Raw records

·····

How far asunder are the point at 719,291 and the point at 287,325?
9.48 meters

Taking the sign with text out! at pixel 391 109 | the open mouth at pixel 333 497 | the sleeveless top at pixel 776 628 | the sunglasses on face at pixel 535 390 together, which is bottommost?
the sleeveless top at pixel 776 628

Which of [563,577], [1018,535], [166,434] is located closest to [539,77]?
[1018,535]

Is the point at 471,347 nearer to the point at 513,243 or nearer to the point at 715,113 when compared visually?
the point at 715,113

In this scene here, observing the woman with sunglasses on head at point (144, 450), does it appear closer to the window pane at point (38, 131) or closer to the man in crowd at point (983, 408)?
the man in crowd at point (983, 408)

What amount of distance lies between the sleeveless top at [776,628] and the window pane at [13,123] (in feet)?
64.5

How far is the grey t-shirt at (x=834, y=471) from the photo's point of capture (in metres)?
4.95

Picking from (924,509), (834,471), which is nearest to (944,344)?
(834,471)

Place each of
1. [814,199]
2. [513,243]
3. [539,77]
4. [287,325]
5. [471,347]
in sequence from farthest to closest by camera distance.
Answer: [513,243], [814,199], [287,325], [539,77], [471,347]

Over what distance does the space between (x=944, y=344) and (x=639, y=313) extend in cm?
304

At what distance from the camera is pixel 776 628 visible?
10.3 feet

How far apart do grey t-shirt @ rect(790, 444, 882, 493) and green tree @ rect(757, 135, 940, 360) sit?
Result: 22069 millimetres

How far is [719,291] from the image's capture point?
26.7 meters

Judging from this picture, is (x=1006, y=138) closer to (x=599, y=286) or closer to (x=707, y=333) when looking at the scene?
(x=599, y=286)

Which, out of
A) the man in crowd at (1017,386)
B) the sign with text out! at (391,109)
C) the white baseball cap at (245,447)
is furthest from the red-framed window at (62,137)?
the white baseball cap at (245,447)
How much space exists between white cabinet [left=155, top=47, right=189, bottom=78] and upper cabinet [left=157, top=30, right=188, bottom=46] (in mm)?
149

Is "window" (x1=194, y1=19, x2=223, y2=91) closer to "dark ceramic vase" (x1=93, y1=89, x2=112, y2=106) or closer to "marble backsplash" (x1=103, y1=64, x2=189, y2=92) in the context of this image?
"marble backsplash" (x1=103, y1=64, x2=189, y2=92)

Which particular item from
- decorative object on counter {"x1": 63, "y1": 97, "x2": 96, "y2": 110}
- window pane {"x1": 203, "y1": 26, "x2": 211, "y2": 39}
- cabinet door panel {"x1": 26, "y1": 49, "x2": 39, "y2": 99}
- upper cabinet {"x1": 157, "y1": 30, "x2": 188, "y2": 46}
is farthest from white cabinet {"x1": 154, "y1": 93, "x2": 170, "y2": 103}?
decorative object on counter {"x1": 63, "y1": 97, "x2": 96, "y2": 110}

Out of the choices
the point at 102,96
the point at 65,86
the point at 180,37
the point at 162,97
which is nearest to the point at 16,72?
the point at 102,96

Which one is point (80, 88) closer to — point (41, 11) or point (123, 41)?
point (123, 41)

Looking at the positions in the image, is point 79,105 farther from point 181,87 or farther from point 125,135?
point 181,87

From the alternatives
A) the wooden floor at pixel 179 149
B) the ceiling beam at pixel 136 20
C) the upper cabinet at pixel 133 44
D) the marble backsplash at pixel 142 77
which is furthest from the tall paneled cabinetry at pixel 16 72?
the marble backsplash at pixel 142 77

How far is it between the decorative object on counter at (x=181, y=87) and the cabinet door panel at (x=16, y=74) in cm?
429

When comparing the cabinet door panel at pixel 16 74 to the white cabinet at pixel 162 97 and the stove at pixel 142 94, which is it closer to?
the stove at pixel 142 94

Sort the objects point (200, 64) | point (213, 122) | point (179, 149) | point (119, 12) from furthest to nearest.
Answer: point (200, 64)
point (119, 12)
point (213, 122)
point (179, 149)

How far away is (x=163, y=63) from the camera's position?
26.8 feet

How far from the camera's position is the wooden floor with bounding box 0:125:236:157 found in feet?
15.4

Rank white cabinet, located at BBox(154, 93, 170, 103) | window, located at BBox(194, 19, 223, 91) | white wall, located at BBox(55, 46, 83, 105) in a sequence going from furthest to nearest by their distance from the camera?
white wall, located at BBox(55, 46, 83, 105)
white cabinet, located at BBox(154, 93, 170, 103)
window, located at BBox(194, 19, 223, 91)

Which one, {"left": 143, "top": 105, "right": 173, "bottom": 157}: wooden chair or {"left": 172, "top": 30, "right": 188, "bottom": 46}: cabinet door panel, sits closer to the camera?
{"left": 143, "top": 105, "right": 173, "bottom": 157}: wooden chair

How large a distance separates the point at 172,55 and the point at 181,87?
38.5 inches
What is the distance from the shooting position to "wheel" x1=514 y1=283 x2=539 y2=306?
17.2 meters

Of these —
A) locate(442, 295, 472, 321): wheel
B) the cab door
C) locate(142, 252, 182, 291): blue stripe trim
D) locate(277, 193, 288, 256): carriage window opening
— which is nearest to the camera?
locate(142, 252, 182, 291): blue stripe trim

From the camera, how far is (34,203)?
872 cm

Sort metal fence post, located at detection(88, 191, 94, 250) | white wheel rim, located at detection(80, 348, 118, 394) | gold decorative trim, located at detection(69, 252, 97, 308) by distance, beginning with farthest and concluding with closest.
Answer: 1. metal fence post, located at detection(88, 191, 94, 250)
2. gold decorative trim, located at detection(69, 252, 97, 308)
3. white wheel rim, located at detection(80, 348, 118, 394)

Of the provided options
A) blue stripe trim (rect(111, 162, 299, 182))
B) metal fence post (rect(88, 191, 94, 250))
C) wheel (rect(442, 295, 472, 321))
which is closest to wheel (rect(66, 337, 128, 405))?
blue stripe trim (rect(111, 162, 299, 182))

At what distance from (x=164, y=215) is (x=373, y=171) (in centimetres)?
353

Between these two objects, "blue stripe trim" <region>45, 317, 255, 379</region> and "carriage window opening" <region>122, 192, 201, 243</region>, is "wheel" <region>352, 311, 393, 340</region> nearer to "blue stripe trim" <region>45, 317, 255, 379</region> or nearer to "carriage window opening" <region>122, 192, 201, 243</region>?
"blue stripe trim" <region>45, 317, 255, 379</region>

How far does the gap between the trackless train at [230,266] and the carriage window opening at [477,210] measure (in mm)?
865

·····

What is expected: Copy the lines of the data above verbatim, from the line with "What is the" up to and including the line with "17.2 meters".

Worked answer:
What is the distance from the shooting position to "wheel" x1=514 y1=283 x2=539 y2=306?
17.2 meters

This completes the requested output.